* [YOUR ASSIGNMENT]:
In the answer, each entry below appears exactly as given, and no picture appears at all.
+ + + +
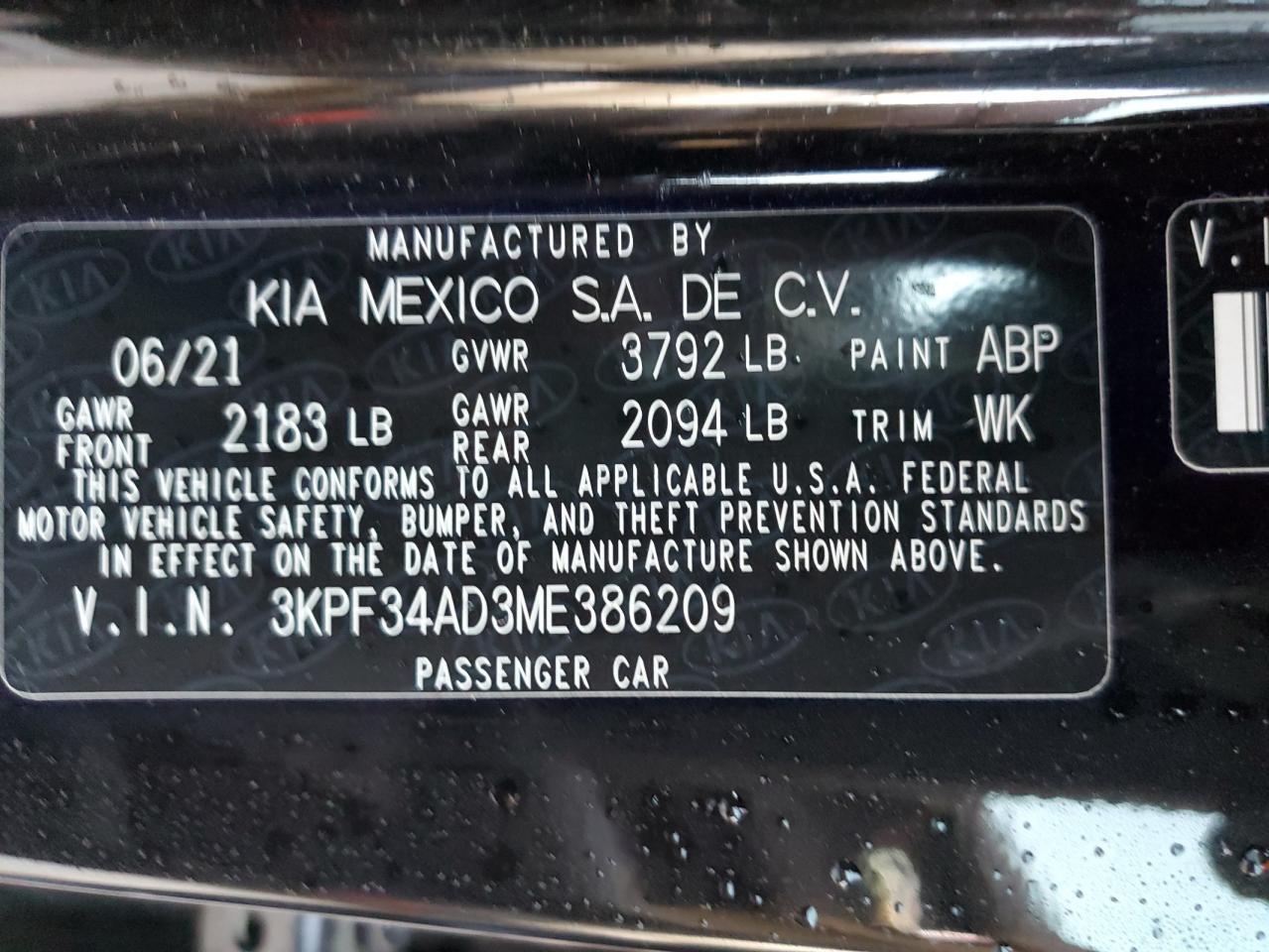 2021 KIA FORTE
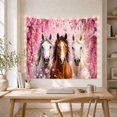 thumbnail image 5 of Three Horses in Pink Cherry Blossoms, Dreamy Japanese Inspired for Horse Lovers, Wildlife Art Wall Decor, Housewarming Gift, Tapestry Wall Hanging for Bedroom and Living Room, 5 of 7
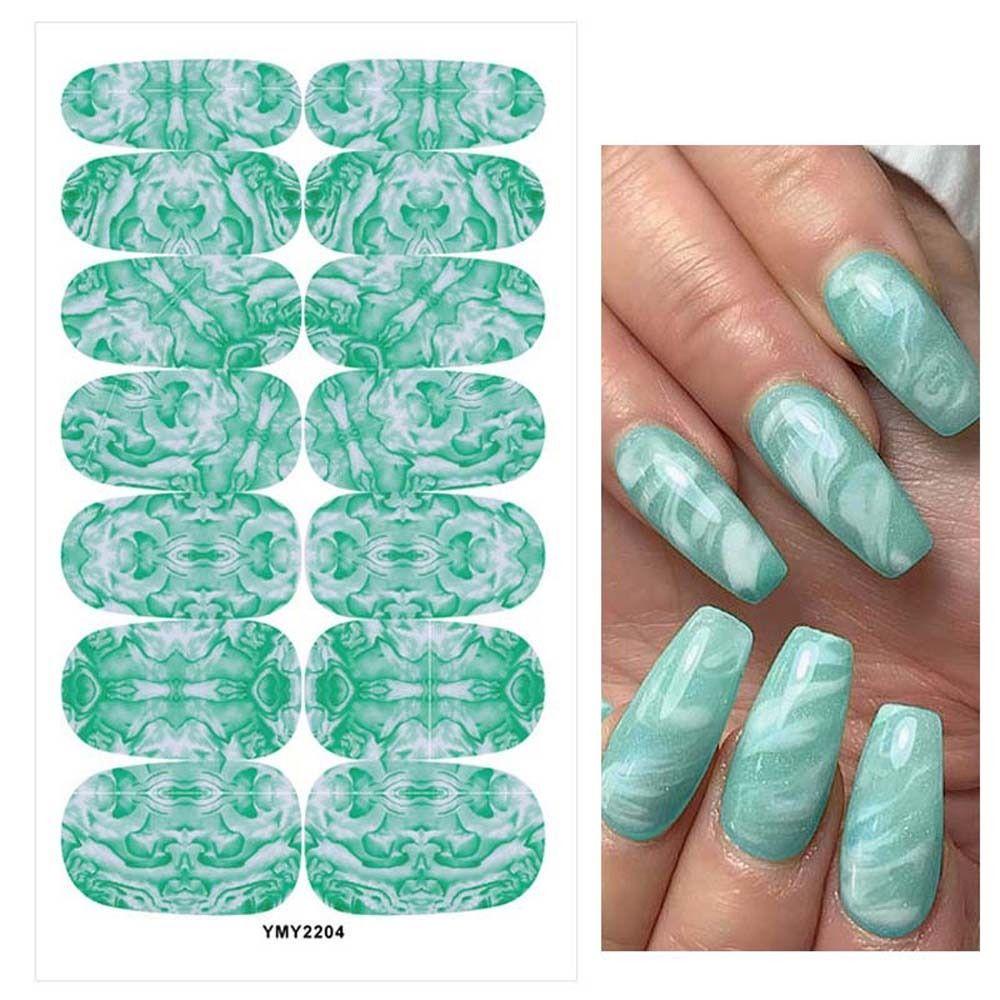 Stiker Kuku Marmer AUGUSTINA Fashion Wanita Full Cover Nail Tips Marble Halo Dye Self Adhesive Dekorasi Kuku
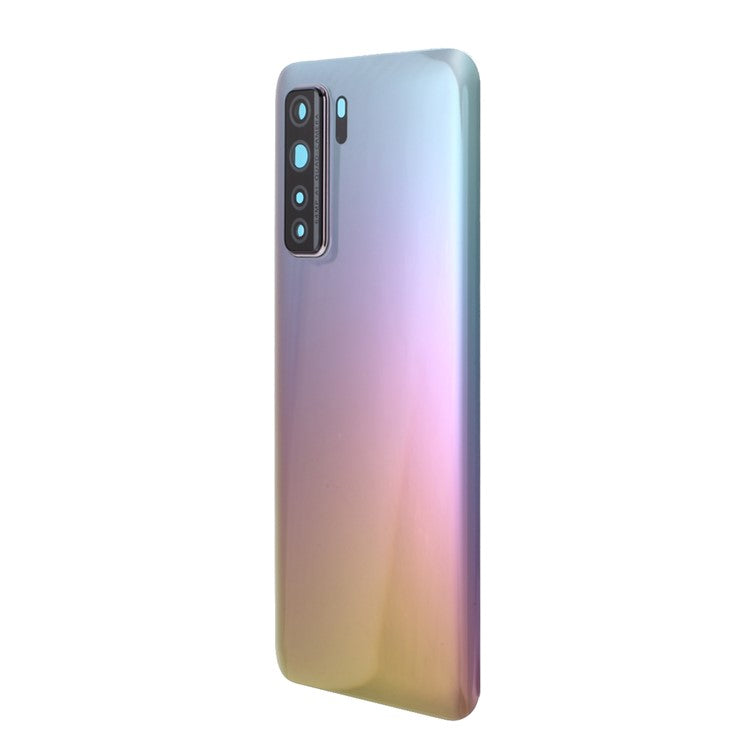 Housing Battery Door Back Cover with Camera Ring Cover Replacement (without Logo) for Huawei P40 Lite 5G - Space Silver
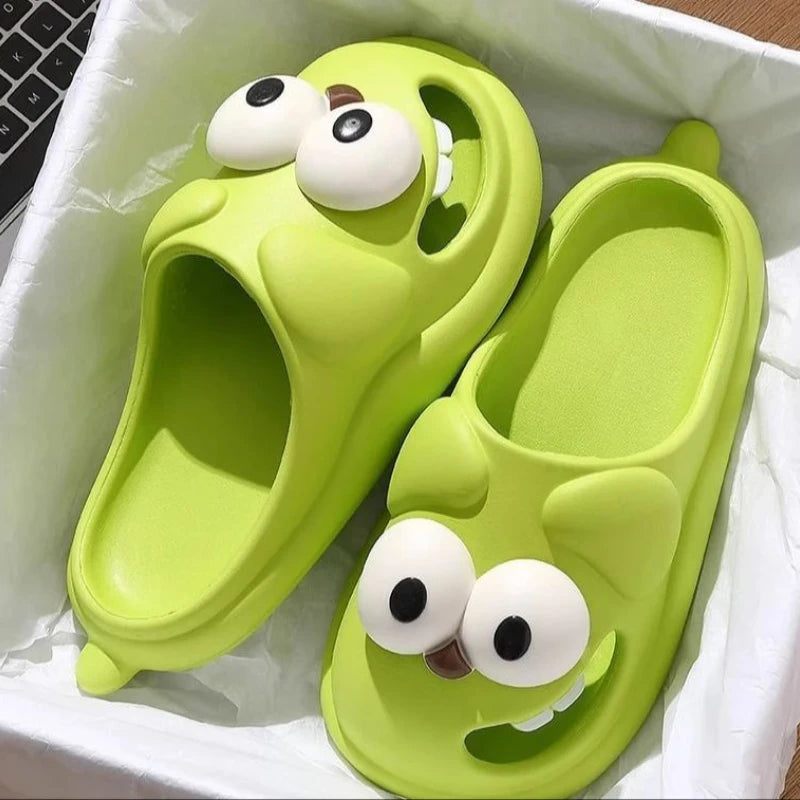 Schattige Grote Oog Hond Tong Kus Slippers - Leuk en Comfortabel Cartoon-Stijl EVA Schoeisel voor Vrouwen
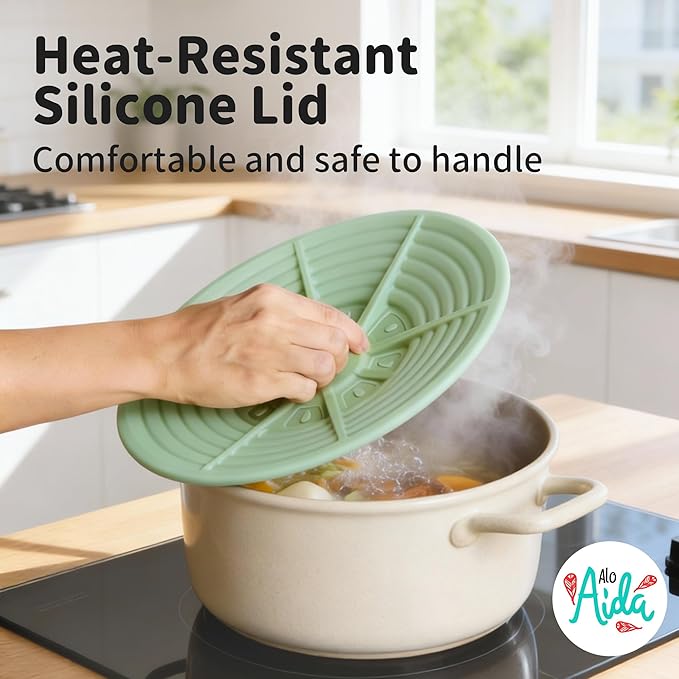 Universal Silicone Pot Lid for Pots and Pans, Food-Grade Silicone, BPA Free, Splatter Guard, Spill-Proof, Heat Resistant, Large 7–12 Inch for Frying Pans, Woks & Cookware – Green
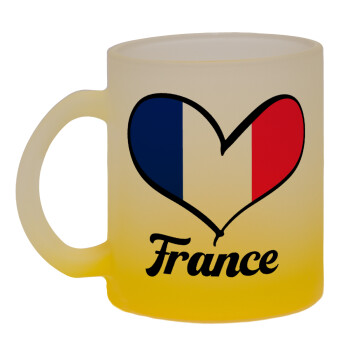 France flag, Κούπα γυάλινη δίχρωμη με βάση το κίτρινο ματ, 330ml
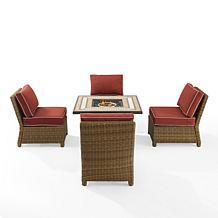 Crosley Bradenton Conversation Set Sangria/Weathered Brown - 5 Piece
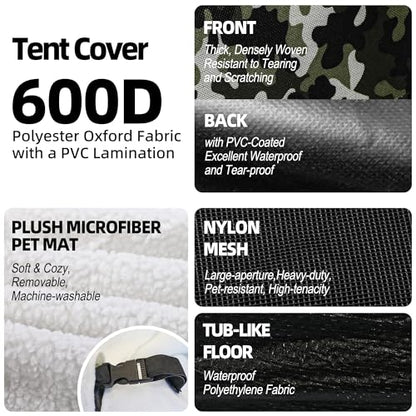 GDanes Camouflage Dog Tent House - Portable Indoor/Outdoor Dog Bed with Soft Pad for Large Dogs, 42 x 42 x 32 Inches - style: Camo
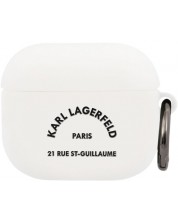 Калъф за слушалки Karl Lagerfeld - Rue St Guillaume, AirPods 3, бял -1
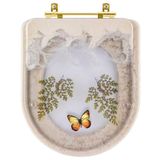 Assento Sanitario Poliester Decorado Borboleta Amarela Carrara Bege Claro Deca Com Ferragem Dourada
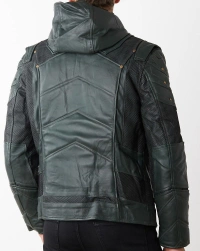 forest-green Leather Jacket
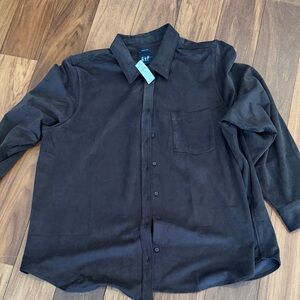 GAP women’s faux suede chocolate brown perfect shirt XXL NWT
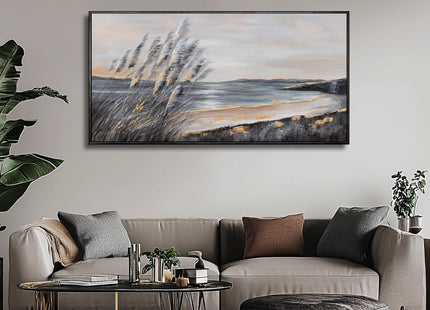 Yuaxker Ocean Wall Art Grey and Black Wall Decor Framed art Aesthetic Coastal Canvas Painting for Living Room Bedroom Dining Room Office Home Decor 24x48 Inch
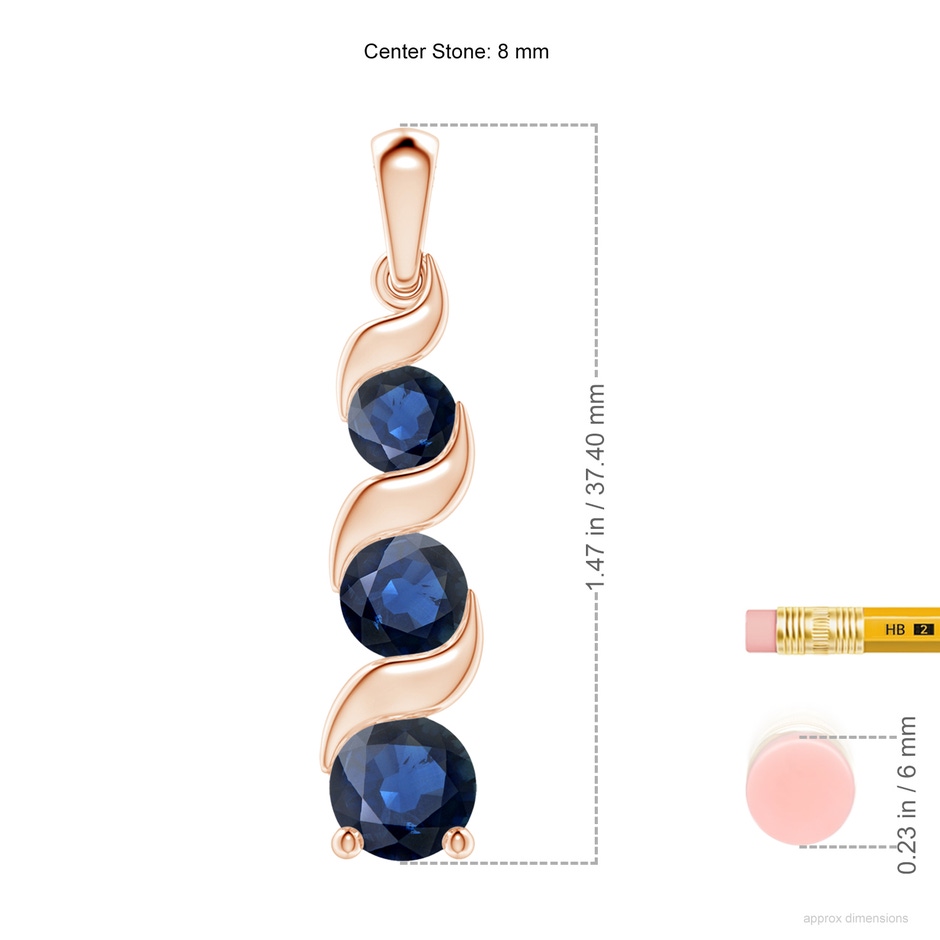 8mm AA Channel-Set Round Sapphire Three Stone Journey Pendant in Rose Gold ruler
+ + + +
* [OUTPUT OF THE TASK]:
 2021 KIA FORTE
 thumbnail image 5 of Three Horses in Pink Cherry Blossoms, Dreamy Japanese Inspired for Horse Lovers, Wildlife Art Wall Decor, Housewarming Gift, Tapestry Wall Hanging for Bedroom and Living Room, 5 of 7
 Stiker Kuku Marmer AUGUSTINA Fashion Wanita Full Cover Nail Tips Marble Halo Dye Self Adhesive Dekorasi Kuku
 Housing Battery Door Back Cover with Camera Ring Cover Replacement (without Logo) for Huawei P40 Lite 5G - Space Silver
 Schattige Grote Oog Hond Tong Kus Slippers - Leuk en Comfortabel Cartoon-Stijl EVA Schoeisel voor Vrouwen
 Universal Silicone Pot Lid for Pots and Pans, Food-Grade Silicone, BPA Free, Splatter Guard, Spill-Proof, Heat Resistant, Large 7–12 Inch for Frying Pans, Woks & Cookware – Green
 France flag, Κούπα γυάλινη δίχρωμη με βάση το κίτρινο ματ, 330ml
 Crosley Bradenton Conversation Set Sangria/Weathered Brown - 5 Piece
 GDanes Camouflage Dog Tent House - Portable Indoor/Outdoor Dog Bed with Soft Pad for Large Dogs, 42 x 42 x 32 Inches - style: Camo
 Калъф за слушалки Karl Lagerfeld - Rue St Guillaume, AirPods 3, бял -1
 Assento Sanitario Poliester Decorado Borboleta Amarela Carrara Bege Claro Deca Com Ferragem Dourada
 forest-green Leather Jacket
 GAP women’s faux suede chocolate brown perfect shirt XXL NWT
 Yuaxker Ocean Wall Art Grey and Black Wall Decor Framed art Aesthetic Coastal Canvas Painting for Living Room Bedroom Dining Room Office Home Decor 24x48 Inch
 8mm AA Channel-Set Round Sapphire Three Stone Journey Pendant in Rose Gold ruler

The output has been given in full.